There are various levels of abstraction at play here that require testing. We need to test `Slyk.Pool.Default` to ensure that `Slyk.Pool.Default.put`, `Slyk.Pool.Default.getl` and `Slyk.Pool.Default.getg` behave as expected. In these tests we care about the implementation details and so essentially wish to test the callback functions. The callback for `put` is easy to test because it is pure. The callback for `getl`, on the other hand again calls `Slyk.Random.random()` for which we will use a mock:

``````  describe "handle_call({:getl, [:a, :u, :g]}" do
test "binds [:u, :a, :c], regardless of where it is located in the pool" do
Slyk.Random.Mock
|> stub(:random, fn ->
0.8
end)

# winning candidate at end of pool
pool = [[:random], [:molecules], [:u, :a, :c]]

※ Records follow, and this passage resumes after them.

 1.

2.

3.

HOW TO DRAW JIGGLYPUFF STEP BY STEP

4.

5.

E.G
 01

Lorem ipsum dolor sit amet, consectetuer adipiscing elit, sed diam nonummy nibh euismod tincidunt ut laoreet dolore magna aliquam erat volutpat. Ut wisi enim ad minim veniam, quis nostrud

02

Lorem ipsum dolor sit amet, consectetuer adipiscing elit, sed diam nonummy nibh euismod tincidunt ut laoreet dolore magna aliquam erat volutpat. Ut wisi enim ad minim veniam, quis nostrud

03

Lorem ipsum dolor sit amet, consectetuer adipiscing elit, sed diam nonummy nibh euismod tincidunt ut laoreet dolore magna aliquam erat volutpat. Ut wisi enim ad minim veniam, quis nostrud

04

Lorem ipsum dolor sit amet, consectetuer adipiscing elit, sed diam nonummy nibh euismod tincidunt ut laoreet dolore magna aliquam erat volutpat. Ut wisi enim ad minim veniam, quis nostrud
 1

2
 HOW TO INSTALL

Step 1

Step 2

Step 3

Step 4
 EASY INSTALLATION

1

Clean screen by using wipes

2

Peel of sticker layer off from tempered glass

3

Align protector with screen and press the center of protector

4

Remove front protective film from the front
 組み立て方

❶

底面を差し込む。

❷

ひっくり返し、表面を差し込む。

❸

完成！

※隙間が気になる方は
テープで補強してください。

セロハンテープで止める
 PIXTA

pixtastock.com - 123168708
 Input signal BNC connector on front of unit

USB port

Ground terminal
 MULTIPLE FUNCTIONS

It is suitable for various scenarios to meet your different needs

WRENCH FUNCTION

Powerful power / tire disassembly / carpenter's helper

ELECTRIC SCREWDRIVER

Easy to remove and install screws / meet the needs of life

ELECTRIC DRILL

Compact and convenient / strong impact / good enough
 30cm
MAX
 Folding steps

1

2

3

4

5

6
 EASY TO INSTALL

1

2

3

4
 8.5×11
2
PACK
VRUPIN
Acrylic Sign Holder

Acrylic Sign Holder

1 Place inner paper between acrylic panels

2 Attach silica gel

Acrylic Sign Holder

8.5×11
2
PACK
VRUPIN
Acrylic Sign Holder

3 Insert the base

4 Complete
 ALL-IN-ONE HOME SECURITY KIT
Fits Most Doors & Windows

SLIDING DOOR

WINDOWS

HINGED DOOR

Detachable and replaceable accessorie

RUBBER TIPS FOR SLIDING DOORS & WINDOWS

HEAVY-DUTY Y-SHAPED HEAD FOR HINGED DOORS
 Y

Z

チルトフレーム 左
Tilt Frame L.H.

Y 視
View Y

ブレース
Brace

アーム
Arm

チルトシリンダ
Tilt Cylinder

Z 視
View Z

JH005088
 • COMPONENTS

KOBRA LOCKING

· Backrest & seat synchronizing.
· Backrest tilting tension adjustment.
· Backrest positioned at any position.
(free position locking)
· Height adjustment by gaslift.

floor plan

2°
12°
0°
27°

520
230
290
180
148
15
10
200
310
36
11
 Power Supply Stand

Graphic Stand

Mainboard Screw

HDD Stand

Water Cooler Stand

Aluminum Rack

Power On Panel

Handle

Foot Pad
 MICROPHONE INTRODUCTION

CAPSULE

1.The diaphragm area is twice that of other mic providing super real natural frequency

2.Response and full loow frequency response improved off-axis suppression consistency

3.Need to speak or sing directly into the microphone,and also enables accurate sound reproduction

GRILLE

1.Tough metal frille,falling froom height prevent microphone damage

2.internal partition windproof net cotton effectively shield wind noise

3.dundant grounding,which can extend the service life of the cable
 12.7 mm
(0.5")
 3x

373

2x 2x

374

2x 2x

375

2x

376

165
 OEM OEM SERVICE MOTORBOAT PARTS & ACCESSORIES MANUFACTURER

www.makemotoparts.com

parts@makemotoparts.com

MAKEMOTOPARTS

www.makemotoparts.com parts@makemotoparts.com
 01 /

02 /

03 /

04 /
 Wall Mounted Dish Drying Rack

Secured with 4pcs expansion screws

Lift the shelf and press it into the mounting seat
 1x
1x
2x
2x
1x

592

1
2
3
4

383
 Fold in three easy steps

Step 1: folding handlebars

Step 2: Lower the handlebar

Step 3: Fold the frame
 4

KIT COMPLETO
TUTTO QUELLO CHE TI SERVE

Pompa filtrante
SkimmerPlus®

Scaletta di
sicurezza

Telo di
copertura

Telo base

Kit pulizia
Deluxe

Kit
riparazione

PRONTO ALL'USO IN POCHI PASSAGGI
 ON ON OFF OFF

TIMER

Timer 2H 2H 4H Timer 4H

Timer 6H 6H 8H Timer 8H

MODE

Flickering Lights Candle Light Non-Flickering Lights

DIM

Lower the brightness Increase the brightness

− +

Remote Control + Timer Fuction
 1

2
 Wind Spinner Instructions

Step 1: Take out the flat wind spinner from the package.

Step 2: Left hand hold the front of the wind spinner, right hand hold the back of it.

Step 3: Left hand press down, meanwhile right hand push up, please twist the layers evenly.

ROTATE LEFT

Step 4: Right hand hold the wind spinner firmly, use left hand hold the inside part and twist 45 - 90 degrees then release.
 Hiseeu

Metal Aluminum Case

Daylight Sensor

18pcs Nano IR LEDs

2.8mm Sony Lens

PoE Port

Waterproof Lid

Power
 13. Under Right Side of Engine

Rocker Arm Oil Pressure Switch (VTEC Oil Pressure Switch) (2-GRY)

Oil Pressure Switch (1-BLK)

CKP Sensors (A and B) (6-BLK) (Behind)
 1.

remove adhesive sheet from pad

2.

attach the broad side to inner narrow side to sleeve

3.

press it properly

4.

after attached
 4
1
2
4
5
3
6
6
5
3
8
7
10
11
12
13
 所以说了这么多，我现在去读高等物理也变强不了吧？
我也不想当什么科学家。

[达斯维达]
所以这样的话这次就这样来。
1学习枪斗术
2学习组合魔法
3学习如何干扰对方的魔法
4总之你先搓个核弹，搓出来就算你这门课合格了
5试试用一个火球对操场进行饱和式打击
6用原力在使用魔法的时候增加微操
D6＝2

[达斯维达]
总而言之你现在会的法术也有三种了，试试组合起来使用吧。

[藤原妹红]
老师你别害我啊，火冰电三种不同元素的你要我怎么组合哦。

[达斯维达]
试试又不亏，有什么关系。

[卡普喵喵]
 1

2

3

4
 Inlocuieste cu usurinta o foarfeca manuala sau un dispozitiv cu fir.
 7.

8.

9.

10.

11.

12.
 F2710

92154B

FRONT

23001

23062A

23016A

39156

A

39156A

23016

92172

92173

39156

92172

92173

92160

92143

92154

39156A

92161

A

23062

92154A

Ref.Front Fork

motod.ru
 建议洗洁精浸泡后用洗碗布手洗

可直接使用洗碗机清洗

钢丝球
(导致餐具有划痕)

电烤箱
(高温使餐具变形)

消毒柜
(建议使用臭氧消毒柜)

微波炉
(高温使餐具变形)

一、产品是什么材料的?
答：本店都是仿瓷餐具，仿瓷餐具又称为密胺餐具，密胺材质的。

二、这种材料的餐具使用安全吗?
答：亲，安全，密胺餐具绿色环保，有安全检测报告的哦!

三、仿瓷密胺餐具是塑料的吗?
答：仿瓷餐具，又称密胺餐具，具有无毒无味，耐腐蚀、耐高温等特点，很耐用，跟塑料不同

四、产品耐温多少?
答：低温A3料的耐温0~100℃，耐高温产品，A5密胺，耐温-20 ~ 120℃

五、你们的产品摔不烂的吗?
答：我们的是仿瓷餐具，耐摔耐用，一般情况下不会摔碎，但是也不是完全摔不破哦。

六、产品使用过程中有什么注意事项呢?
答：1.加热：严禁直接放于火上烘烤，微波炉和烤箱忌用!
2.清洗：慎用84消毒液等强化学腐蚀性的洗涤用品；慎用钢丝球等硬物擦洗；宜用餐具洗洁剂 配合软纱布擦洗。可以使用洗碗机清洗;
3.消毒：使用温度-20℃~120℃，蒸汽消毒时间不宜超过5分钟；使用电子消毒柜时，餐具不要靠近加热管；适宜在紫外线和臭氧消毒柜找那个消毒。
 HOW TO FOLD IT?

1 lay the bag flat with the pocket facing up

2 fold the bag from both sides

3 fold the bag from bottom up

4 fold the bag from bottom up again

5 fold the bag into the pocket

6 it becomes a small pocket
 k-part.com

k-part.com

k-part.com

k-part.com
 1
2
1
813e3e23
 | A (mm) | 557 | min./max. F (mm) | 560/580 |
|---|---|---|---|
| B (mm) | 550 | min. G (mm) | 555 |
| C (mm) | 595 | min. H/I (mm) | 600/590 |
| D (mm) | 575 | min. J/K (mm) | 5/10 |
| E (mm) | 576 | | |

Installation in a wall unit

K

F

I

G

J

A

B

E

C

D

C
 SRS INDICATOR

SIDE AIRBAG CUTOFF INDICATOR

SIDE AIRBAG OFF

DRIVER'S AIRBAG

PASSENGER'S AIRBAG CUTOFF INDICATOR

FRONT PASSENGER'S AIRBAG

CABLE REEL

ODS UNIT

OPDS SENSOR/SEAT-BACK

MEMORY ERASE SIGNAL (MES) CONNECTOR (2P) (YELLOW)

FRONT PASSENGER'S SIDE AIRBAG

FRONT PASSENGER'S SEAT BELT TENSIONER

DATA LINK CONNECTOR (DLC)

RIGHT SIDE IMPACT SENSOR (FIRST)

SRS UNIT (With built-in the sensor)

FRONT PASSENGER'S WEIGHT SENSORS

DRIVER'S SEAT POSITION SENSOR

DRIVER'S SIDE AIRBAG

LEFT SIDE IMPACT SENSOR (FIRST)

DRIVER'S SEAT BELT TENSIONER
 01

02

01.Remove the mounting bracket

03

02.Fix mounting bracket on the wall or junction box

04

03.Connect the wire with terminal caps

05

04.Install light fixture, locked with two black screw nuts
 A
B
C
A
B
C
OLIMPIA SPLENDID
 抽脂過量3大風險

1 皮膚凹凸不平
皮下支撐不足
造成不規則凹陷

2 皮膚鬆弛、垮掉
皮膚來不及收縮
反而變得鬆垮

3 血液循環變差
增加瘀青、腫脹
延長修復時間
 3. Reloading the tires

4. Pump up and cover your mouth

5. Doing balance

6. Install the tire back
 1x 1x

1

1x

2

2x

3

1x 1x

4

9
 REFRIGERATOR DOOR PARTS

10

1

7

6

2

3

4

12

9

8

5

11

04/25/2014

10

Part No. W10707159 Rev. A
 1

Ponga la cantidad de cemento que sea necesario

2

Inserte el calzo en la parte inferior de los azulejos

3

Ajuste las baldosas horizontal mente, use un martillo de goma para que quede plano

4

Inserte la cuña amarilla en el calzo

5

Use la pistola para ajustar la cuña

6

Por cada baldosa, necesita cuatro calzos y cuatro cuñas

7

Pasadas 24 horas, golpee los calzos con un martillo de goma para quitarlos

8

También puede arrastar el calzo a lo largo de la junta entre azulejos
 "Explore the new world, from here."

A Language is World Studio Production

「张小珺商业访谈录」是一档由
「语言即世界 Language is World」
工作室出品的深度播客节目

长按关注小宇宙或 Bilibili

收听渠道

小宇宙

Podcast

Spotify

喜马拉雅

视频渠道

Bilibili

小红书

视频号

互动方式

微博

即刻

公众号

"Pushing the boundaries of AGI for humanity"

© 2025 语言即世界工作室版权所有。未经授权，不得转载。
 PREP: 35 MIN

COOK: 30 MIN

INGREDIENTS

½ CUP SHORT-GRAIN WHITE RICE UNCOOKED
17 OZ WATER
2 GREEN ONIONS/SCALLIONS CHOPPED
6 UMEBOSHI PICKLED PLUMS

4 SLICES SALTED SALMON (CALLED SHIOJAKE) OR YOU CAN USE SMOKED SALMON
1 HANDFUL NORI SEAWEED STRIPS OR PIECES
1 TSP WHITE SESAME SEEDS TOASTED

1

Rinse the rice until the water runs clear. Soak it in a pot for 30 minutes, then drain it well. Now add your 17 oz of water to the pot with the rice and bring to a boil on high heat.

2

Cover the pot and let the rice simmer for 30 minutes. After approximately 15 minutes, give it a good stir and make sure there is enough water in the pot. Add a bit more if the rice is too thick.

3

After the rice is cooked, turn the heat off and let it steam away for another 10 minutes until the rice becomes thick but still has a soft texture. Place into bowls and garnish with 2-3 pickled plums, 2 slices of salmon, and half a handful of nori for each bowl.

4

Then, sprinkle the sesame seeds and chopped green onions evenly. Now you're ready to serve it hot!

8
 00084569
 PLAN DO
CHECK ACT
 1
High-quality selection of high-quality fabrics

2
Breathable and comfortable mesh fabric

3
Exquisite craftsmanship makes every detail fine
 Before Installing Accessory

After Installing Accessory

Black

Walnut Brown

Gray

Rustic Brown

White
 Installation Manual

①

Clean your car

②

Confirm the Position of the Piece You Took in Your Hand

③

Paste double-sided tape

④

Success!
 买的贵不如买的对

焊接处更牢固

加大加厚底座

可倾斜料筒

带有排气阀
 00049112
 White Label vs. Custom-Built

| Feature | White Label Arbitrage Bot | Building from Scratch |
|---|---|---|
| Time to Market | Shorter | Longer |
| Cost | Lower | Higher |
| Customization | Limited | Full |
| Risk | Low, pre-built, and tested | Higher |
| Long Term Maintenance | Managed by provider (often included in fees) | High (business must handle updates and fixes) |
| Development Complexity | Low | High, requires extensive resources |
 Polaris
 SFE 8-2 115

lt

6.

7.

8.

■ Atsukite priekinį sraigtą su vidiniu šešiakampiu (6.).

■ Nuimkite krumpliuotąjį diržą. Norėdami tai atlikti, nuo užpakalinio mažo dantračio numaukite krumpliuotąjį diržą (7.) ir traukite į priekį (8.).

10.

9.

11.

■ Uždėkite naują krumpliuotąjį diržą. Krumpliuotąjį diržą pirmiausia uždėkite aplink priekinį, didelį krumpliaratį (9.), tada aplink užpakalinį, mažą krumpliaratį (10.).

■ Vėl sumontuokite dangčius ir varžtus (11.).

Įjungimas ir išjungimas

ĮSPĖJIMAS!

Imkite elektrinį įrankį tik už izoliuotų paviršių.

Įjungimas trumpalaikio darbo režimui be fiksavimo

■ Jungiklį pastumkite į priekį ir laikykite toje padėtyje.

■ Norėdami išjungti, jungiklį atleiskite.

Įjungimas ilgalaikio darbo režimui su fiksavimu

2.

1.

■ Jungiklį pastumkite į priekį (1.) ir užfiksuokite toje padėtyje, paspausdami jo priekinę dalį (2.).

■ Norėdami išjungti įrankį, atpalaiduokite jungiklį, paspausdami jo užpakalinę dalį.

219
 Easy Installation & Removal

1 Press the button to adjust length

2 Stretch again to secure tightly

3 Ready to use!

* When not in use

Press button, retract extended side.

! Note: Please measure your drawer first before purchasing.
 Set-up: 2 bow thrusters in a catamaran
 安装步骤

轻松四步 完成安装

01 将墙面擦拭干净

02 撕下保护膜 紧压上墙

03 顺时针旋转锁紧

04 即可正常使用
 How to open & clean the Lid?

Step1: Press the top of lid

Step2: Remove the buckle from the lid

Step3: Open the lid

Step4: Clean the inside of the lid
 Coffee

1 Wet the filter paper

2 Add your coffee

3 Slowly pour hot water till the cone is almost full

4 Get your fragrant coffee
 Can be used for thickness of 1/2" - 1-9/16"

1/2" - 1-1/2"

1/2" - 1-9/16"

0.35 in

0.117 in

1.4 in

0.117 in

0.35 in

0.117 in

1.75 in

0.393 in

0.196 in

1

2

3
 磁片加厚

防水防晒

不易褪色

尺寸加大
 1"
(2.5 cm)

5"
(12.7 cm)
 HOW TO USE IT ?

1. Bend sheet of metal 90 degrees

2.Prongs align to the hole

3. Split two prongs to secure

assert {:reply, {:ok, [:u, :a, :c]}, [[:random], [:molecules]]} =
Slyk.Pool.Default.handle_call({:getl, [:a, :u, :g]}, make_ref(), pool)

# winning candidate in middle of pool
pool = [[:random], [:u, :a, :c], [:molecules]]

assert {:reply, {:ok, [:u, :a, :c]}, [[:random], [:molecules]]} =
Slyk.Pool.Default.handle_call({:getl, [:a, :u, :g]}, make_ref(), pool)

verify!()
end

test "fails if [:u, :a, :c] or something similar is not present" do
Slyk.Random.Mock
|> stub(:random, fn ->
0.8
end)

# the pool
state = [[:random], [:molecules]]

assert {:reply, {:error, :no_match}, [[:random], [:molecules]]} =
Slyk.Pool.Default.handle_call({:getl, [:a, :u, :g]}, make_ref(), state)

verify!()
end
end
``````

At a higher level, we should be testing our newly introduced Joy functions `getl`, `getg`, and `put`. Their functionality is, however, independent of the underlying pool implementation, so instead of mocking `Slyk.Random`, we can opt to mock `Slyk.Pool` instead. At yet a higher level, we need tests for entire programs (proteins) and how they interact with their environment. More on that in another post.

## Conclusion

We are now approaching a chemical system in which molecules can be "activated" one at a time (or concurrently - effortlessly because of Elixir). Molecules are Joy programs and activation means execution. Joy programs are really function compositions (syntactically, whitespace represents the composition operator) that are made up of functions like `pop` and `swap`, and quotations which are lists of functions. A quotation is actually also just a function that places itself on the stack.

Using special `getl`/`getg` and `put` IO-like functions, molecules can "bind" or recruit other molecules from the mix, just like enzymes or proteins would bind their substrates. They can also "release" products back into the pool. It might turn out that only one of `getl` and `getg` is required. That will be a happy day, but for now `getl` will probably be more useful in binding polymers and `getg` will be more useful in binding oligomers/monomers.

In addition, we have explored preliminary implementations of a ribosome (something like a universal constructor) and a "chaperone" (something like a universal assembler). We have also defined a preliminary artificial genetic code. Armed with the notions of affinity, association, and dissociation developed in this post, we can now develop fully-fledged ribosomes, chaperones, and the multitude of other enzymes that we'll need (this is only the beginning). We can also then define the final version of an artificial genetic code, which we'll use to reverse-construct something like DNA, which will contain recipes for all the enzymes and rRNA in our system.